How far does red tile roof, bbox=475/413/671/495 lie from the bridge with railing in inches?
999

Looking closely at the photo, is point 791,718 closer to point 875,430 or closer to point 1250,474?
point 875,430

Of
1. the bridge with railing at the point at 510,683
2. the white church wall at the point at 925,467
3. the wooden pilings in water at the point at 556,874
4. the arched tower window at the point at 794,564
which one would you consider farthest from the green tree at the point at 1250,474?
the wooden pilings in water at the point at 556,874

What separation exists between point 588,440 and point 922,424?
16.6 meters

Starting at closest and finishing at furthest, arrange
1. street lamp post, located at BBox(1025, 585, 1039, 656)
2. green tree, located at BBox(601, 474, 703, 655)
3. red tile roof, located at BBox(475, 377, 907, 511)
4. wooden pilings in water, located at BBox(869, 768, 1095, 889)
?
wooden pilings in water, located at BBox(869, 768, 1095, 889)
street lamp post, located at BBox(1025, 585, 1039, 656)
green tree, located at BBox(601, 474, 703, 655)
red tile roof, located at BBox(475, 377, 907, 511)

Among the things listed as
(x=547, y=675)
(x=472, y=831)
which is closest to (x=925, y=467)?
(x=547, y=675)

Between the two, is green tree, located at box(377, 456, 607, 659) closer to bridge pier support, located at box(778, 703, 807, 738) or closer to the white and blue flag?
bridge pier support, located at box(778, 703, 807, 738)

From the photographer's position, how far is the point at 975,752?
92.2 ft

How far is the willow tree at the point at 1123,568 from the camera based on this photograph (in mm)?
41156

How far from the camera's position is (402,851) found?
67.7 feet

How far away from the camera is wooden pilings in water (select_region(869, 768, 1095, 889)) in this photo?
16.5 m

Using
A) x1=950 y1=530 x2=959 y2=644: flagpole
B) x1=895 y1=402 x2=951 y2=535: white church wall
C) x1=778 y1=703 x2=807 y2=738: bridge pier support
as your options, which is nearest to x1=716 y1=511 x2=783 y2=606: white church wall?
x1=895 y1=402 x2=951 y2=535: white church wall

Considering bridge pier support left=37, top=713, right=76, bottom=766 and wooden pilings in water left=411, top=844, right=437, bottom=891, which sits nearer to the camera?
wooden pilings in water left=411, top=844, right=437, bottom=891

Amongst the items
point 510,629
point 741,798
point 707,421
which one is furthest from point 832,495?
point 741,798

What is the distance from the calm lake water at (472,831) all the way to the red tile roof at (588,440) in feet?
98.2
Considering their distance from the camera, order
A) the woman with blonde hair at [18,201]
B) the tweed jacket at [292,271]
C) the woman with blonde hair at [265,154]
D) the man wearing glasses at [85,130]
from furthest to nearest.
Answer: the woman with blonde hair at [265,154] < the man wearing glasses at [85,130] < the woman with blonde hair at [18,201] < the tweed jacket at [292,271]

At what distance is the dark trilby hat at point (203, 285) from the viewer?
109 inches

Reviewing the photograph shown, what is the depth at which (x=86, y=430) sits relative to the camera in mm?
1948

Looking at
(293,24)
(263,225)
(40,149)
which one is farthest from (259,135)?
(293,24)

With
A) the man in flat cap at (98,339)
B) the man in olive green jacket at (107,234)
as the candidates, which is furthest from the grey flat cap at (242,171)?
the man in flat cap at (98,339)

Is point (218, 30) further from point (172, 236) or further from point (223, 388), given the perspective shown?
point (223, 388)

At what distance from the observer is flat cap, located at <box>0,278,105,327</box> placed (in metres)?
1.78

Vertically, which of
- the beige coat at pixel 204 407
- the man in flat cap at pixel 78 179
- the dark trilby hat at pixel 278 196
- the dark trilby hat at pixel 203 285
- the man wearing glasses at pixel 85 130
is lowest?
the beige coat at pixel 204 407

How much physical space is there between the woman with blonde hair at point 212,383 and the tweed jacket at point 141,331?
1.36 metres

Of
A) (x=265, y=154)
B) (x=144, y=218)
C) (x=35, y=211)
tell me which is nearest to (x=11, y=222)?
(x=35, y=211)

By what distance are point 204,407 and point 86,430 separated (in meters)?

-*-*-

REQUEST »
Rewrite all the records above, changing "photographer's position" to "viewpoint of the camera" wherever it occurs and leaving everything else unchanged.

WRITTEN ANSWER »
How far does red tile roof, bbox=475/413/671/495 lie from the bridge with railing in inches?
999

Looking closely at the photo, is point 791,718 closer to point 875,430 or closer to point 1250,474?
point 875,430

Of
1. the bridge with railing at the point at 510,683
2. the white church wall at the point at 925,467
3. the wooden pilings in water at the point at 556,874
4. the arched tower window at the point at 794,564
which one would you consider farthest from the green tree at the point at 1250,474?
the wooden pilings in water at the point at 556,874

What separation exists between point 588,440 and point 922,424?
16.6 meters

Starting at closest and finishing at furthest, arrange
1. street lamp post, located at BBox(1025, 585, 1039, 656)
2. green tree, located at BBox(601, 474, 703, 655)
3. red tile roof, located at BBox(475, 377, 907, 511)
4. wooden pilings in water, located at BBox(869, 768, 1095, 889)
?
wooden pilings in water, located at BBox(869, 768, 1095, 889)
street lamp post, located at BBox(1025, 585, 1039, 656)
green tree, located at BBox(601, 474, 703, 655)
red tile roof, located at BBox(475, 377, 907, 511)

Among the things listed as
(x=547, y=675)
(x=472, y=831)
which is closest to (x=925, y=467)?
(x=547, y=675)

Between the two, is green tree, located at box(377, 456, 607, 659) closer to bridge pier support, located at box(778, 703, 807, 738) or closer to the white and blue flag?
bridge pier support, located at box(778, 703, 807, 738)

From the viewpoint of the camera, how far is the point at 975,752?
92.2 ft

How far is the willow tree at the point at 1123,568 from the camera based on this photograph (in mm)?
41156

How far from the camera's position is (402,851) found?
67.7 feet

How far away from the camera is wooden pilings in water (select_region(869, 768, 1095, 889)) in this photo?
16.5 m

Using
A) x1=950 y1=530 x2=959 y2=644: flagpole
B) x1=895 y1=402 x2=951 y2=535: white church wall
C) x1=778 y1=703 x2=807 y2=738: bridge pier support
as your options, which is nearest to x1=716 y1=511 x2=783 y2=606: white church wall?
x1=895 y1=402 x2=951 y2=535: white church wall

Considering bridge pier support left=37, top=713, right=76, bottom=766 and wooden pilings in water left=411, top=844, right=437, bottom=891, which sits nearer to the camera?
wooden pilings in water left=411, top=844, right=437, bottom=891

Amongst the items
point 510,629
point 741,798
point 707,421
which one is furthest from point 832,495?
point 741,798

What is the distance from the calm lake water at (472,831) all the way to the red tile roof at (588,440) in feet?
98.2
Considering their distance from the camera, order
A) the woman with blonde hair at [18,201]
B) the tweed jacket at [292,271]
C) the woman with blonde hair at [265,154]
D) the man wearing glasses at [85,130]
from furthest to nearest.
Answer: the woman with blonde hair at [265,154] < the man wearing glasses at [85,130] < the woman with blonde hair at [18,201] < the tweed jacket at [292,271]

At what distance is the dark trilby hat at point (203, 285) from the viewer?
109 inches

Reviewing the photograph shown, what is the depth at which (x=86, y=430) sits relative to the camera in mm?
1948

Looking at
(293,24)
(263,225)
(40,149)
which one is farthest from (259,135)?
(293,24)

With
A) the man in flat cap at (98,339)
B) the man in olive green jacket at (107,234)
as the candidates, which is furthest from the grey flat cap at (242,171)?
the man in flat cap at (98,339)

Is point (218, 30) further from point (172, 236) or further from point (223, 388), given the perspective shown?
point (223, 388)

At what distance from the observer is flat cap, located at <box>0,278,105,327</box> placed (in metres)?
1.78

Vertically, which of
- the beige coat at pixel 204 407
- the man in flat cap at pixel 78 179
- the dark trilby hat at pixel 278 196
- the dark trilby hat at pixel 203 285
- the man wearing glasses at pixel 85 130
is lowest?
the beige coat at pixel 204 407

How much physical space is there between the woman with blonde hair at point 212,383 and the tweed jacket at point 141,331?
1.36 metres

Of
A) (x=265, y=154)
B) (x=144, y=218)
C) (x=35, y=211)
tell me which is nearest to (x=11, y=222)?
(x=35, y=211)

By what distance are point 204,407 and point 86,430 separated (in meters)?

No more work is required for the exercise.